Wildfire ignition by overhead transmission lines poses a critical public safety risk, necessitating targeted undergrounding investments to enhance grid resilience. Method: This paper proposes a segment-level (span-wise) undergrounding investment prioritization framework that integrates probabilistic ignition modeling, weather-driven simulation, and IEEE-standard power system modeling. Leveraging Monte Carlo analysis across 43,712 weather–operating scenarios, it quantifies both ignition probability and potential wildfire losses per line segment, enabling the first fine-grained assessment coupling ignition risk with full-weather-scenario variability. Contribution/Results: The method establishes a quantitative CapEx–risk-mitigation trade-off framework, yielding an economically optimal undergrounding priority list. Validated on the IEEE 30-bus system, it achieves significantly higher risk-reduction efficiency per unit investment compared to conventional approaches, providing a reusable, scalable decision-support tool for utility-scale grid hardening.
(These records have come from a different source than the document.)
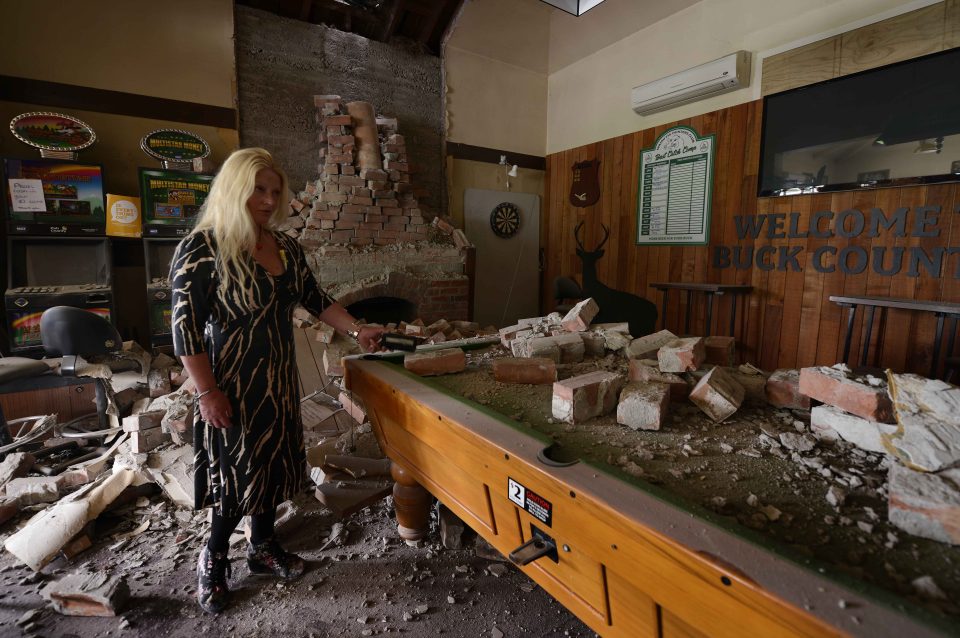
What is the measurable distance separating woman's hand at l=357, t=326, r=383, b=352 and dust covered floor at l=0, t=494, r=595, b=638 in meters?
0.87

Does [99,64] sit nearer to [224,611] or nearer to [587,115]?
[224,611]

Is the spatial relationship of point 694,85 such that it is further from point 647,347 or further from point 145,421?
point 145,421

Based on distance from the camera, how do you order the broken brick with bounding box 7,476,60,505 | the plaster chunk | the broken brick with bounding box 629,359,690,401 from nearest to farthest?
1. the plaster chunk
2. the broken brick with bounding box 629,359,690,401
3. the broken brick with bounding box 7,476,60,505

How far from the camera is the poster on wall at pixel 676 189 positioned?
4.38m

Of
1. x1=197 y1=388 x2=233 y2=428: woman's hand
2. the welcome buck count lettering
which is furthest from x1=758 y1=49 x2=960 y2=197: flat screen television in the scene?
x1=197 y1=388 x2=233 y2=428: woman's hand

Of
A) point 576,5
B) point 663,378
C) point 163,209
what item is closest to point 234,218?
point 663,378

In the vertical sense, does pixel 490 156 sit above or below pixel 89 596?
above

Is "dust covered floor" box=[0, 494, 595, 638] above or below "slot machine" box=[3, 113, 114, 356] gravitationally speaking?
below

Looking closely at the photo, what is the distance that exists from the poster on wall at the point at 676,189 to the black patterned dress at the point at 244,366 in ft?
13.0

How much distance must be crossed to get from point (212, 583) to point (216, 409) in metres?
0.68

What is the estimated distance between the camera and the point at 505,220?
5762 mm

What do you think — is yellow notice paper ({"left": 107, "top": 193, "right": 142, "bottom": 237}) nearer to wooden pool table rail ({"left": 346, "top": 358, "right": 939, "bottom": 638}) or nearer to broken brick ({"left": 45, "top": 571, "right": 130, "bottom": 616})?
broken brick ({"left": 45, "top": 571, "right": 130, "bottom": 616})

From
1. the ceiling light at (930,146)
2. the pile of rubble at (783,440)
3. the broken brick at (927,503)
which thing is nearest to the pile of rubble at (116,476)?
the pile of rubble at (783,440)

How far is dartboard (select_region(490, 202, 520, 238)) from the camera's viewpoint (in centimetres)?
568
Grid-ignited wildfires are one of the most destructive catastrophic events, profoundly affecting the built and natural environments. Burying power lines is an effective solution for mitigating the risk of wildfire ignition. However, it is a costly capital expenditure (CapEx) requiring meticulous planning and investment prioritization. This paper proposes a systematic approach to estimate the potential wildfire ignition damage associated with each transmission line and accordingly offers a priority list for undergrounding. The proposed approach allows electric utilities to make risk-informed decisions for grid modernization and resiliency improvement against wildfires. As a case study, we examine the likelihood of wildfire ignition for each line segment, i.e., between two high-voltage towers, under diverse weather conditions throughout the year. The studies on the standard IEEE 30-bus test system, simulated on 43,712 scenarios, demonstrate the effectiveness of the proposed approach.